Evaluation of Azithromycin-Bicarbonate against Multidrug-Resistant Pathogens in Topical Murine Models of Infection

Abstract

Multidrug-resistant pulmonary infections pose significant therapeutic challenges as treatment options continue to dwindle in the face of rising antimicrobial resistance. Similar challenges arise in the management of wound infections such as those resulting from burn and blast injuries, where resistant pathogens severely limit treatment options. These wounds are further complicated by high microbial loads that exacerbate tissue damage, delay healing, and increase the risk of systemic infection. The escalating threat of antimicrobial resistance highlights the urgent need for innovative therapeutic strategies. This study evaluates the therapeutic potential of a novel topical formulation, azithromycin-bicarbonate (AZM-BIC), for addressing drug-resistant infections in both pulmonary and wound settings.

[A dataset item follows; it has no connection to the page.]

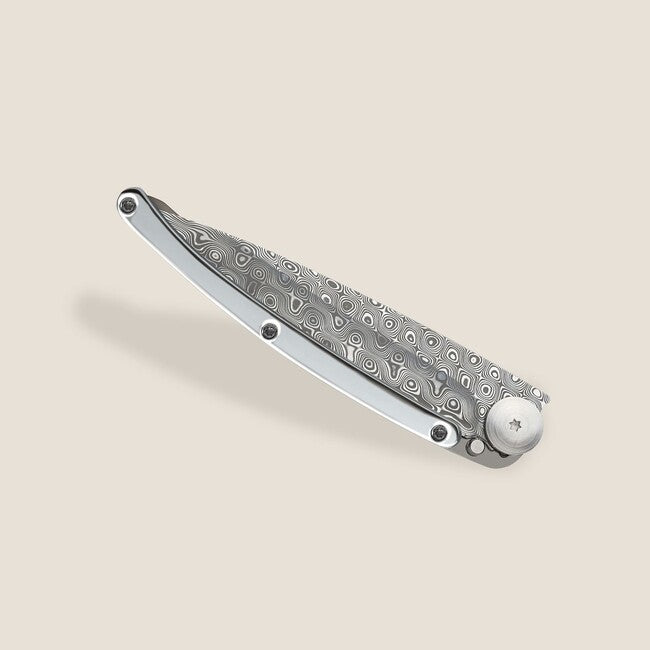 Deejo Exception Folding Knife, White Gold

Using murine models of infection in bicarbonate-depleted environments, including lung, blast injury, and burn wound models, topical administration of AZM-BIC enabled the localized delivery of therapeutic concentrations of bicarbonate. In the pulmonary model, AZM-BIC significantly reduced the bacterial burden. In vitro and ex vivo studies revealed AZM-BIC's ability to inhibit biofilm formation, a critical factor in managing chronic infections. In wound infection models, AZM-BIC reduced the bacterial burden and enhanced wound healing. These findings establish AZM-BIC as a promising therapeutic approach, offering a targeted, effective solution for pulmonary infection management and wound care amid the growing threat of antimicrobial resistance. Furthermore, given that azithromycin is a well-established antibiotic and bicarbonate is a physiological component that is safe and well-tolerated, AZM-BIC represents a readily translatable strategy for clinical implementation.

Keywords: azithromycin-bicarbonate; biofilm formation; mortality; multidrug-resistant pathogen; murine lung infection; pathogens.